▸ **Written problem**
Count how many lines in the listing below contain the string "arched", treating uppercase and lowercase as different, and reply with the number alone.

-----

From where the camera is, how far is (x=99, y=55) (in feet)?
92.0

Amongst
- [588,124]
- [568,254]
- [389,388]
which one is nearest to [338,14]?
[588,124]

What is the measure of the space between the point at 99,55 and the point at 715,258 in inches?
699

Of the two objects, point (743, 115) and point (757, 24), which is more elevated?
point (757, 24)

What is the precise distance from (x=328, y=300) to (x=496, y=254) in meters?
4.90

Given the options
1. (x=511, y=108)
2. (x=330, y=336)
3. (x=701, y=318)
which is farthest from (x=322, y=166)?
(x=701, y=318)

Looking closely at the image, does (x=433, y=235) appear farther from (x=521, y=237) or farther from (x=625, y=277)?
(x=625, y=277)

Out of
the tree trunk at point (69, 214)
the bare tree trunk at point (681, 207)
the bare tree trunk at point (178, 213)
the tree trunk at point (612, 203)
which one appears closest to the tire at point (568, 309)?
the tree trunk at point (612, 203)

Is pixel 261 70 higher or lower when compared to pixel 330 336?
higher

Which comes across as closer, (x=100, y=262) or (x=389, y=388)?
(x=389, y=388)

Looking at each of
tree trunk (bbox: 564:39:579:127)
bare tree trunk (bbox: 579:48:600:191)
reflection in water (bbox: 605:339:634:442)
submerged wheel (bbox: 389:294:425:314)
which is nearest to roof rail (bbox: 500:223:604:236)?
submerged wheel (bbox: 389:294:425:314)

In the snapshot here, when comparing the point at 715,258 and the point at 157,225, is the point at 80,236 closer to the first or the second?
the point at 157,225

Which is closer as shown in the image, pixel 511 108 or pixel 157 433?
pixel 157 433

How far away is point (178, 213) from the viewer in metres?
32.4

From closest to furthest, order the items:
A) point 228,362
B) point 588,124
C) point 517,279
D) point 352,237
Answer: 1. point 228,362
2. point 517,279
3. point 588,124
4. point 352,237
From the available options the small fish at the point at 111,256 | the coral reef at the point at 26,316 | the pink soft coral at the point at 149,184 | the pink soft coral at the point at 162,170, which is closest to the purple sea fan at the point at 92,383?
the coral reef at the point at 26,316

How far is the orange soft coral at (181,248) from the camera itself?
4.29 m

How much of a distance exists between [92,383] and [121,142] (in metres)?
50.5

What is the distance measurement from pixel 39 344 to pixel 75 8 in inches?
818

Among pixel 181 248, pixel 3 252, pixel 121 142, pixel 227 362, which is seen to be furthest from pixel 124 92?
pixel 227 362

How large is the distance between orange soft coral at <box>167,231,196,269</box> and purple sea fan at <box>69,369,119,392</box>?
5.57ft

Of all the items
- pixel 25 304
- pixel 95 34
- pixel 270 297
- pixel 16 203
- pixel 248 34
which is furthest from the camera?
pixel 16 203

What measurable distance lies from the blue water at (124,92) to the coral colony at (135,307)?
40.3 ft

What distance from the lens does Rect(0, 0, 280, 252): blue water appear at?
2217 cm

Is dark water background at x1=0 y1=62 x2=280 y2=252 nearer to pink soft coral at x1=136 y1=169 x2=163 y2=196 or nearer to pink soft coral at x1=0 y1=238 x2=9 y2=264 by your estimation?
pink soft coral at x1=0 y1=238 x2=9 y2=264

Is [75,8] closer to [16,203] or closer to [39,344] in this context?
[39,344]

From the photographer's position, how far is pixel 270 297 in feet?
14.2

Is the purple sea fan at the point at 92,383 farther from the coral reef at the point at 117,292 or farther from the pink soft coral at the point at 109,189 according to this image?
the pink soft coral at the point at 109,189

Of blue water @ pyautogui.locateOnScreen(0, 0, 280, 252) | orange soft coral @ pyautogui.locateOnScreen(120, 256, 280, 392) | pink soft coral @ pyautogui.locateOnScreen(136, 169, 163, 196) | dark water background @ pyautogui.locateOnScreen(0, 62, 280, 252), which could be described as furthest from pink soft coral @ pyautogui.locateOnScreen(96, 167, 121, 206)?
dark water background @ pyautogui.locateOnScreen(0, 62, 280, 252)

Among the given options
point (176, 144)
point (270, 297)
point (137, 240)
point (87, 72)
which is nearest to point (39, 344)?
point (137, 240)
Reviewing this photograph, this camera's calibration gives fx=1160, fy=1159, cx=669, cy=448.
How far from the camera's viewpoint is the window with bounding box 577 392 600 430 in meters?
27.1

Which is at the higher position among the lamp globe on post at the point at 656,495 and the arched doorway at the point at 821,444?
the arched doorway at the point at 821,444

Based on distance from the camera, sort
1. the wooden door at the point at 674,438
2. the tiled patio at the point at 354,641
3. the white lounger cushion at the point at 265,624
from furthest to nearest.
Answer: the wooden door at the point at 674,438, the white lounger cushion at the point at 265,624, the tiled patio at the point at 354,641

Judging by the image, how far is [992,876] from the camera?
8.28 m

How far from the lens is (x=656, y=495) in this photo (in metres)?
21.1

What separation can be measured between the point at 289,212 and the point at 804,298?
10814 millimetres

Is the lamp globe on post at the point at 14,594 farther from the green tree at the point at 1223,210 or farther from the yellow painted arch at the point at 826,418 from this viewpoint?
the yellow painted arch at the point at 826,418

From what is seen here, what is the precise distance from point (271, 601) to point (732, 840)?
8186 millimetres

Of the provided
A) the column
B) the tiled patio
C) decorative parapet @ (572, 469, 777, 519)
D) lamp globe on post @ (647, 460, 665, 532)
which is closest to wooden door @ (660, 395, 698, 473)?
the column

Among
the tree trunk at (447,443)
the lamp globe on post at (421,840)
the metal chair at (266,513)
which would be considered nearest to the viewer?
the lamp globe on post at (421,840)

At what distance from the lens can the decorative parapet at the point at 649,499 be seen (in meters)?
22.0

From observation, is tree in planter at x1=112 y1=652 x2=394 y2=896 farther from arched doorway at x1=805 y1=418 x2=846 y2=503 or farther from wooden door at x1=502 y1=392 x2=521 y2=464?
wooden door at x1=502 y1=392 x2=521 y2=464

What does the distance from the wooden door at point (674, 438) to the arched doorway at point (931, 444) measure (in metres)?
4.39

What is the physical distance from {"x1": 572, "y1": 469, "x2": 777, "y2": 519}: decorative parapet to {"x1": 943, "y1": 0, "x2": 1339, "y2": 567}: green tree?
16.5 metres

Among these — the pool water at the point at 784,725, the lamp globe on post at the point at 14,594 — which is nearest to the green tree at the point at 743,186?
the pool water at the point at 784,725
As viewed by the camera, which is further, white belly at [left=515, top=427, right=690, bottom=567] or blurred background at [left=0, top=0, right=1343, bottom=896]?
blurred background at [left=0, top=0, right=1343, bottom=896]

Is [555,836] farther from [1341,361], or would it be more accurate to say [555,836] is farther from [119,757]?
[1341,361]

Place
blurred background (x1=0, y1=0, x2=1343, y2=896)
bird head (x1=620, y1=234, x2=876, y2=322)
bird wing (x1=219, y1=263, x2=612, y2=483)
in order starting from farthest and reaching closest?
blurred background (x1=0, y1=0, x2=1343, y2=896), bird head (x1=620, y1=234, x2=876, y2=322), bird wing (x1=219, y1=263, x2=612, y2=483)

-----

▸ **Answer to this task**
4